Rhombohedral and Turbostratic Boron Nitride Polytypes Investigated by X-ray Absorption Spectroscopy

TL;DR

This study uses X-ray absorption spectroscopy and first-principles calculations to differentiate boron nitride polytypes and suggests that stacking variations can tune its band gap.

Contribution

It demonstrates the ability to distinguish BN polytypes via chemical shifts in X-ray absorption spectra and links stacking to band gap tuning.

Findings

Different BN polytypes show distinct chemical shifts in X-ray spectra.

Turbostratic BN exhibits a significant chemical shift at the B 1s-edge.

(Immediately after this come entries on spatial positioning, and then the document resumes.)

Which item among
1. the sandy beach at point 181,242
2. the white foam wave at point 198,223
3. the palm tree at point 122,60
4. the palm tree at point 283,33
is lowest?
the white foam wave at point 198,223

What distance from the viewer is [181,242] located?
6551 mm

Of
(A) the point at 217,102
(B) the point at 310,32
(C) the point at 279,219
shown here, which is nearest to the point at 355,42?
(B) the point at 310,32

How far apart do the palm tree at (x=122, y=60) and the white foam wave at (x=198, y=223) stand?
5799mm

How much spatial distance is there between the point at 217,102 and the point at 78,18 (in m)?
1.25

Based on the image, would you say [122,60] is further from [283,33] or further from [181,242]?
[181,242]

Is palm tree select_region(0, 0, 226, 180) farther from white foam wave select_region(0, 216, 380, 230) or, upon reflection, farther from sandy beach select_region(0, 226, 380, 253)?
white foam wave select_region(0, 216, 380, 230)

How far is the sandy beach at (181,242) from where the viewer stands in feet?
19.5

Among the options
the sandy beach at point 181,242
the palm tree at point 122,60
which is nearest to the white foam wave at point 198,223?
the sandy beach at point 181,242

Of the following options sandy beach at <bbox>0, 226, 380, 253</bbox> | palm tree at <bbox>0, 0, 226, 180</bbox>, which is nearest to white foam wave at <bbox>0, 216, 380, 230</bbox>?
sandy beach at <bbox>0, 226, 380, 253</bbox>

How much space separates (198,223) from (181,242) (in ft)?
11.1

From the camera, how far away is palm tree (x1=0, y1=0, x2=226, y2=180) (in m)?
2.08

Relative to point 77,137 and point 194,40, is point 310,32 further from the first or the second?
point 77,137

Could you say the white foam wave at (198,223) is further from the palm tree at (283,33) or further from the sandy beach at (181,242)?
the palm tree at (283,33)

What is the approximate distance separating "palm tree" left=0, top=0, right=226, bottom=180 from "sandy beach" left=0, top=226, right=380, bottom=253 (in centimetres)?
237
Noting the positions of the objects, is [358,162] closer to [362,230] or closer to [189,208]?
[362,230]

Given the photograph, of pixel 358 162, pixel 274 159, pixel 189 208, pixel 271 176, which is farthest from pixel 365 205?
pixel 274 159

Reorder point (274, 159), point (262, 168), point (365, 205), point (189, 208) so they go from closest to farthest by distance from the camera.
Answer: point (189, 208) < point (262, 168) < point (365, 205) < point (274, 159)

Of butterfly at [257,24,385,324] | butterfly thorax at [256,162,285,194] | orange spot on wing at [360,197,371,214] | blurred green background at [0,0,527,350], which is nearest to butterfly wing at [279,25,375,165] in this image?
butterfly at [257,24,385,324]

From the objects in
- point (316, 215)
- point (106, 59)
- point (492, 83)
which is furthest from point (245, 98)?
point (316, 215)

Band gap tuning is possible through stacking variations of BN polytypes.

Abstract

The electronic structure of rhombohedral sp2 hybridized boron nitride (r-BN) is characterized by X-ray absorption near-edge structure spectroscopy. Measurements are performed at the boron and nitrogen K-edges (1s) and interpreted with first-principles density functional theory calculations, including final state effects by applying a core-hole. We show that it is possible to distinguish between different 2D planar polytypes such as rhombohedral, twinned rhombohedral, hexagonal and turbostratic BN by the difference in chemical shifts. In particular, the chemical shift at the B 1s-edge is shown to be significant for the turbostratic polytype. This implies that the band gap can be tuned by a superposition of different polytypes and stacking of lattice planes.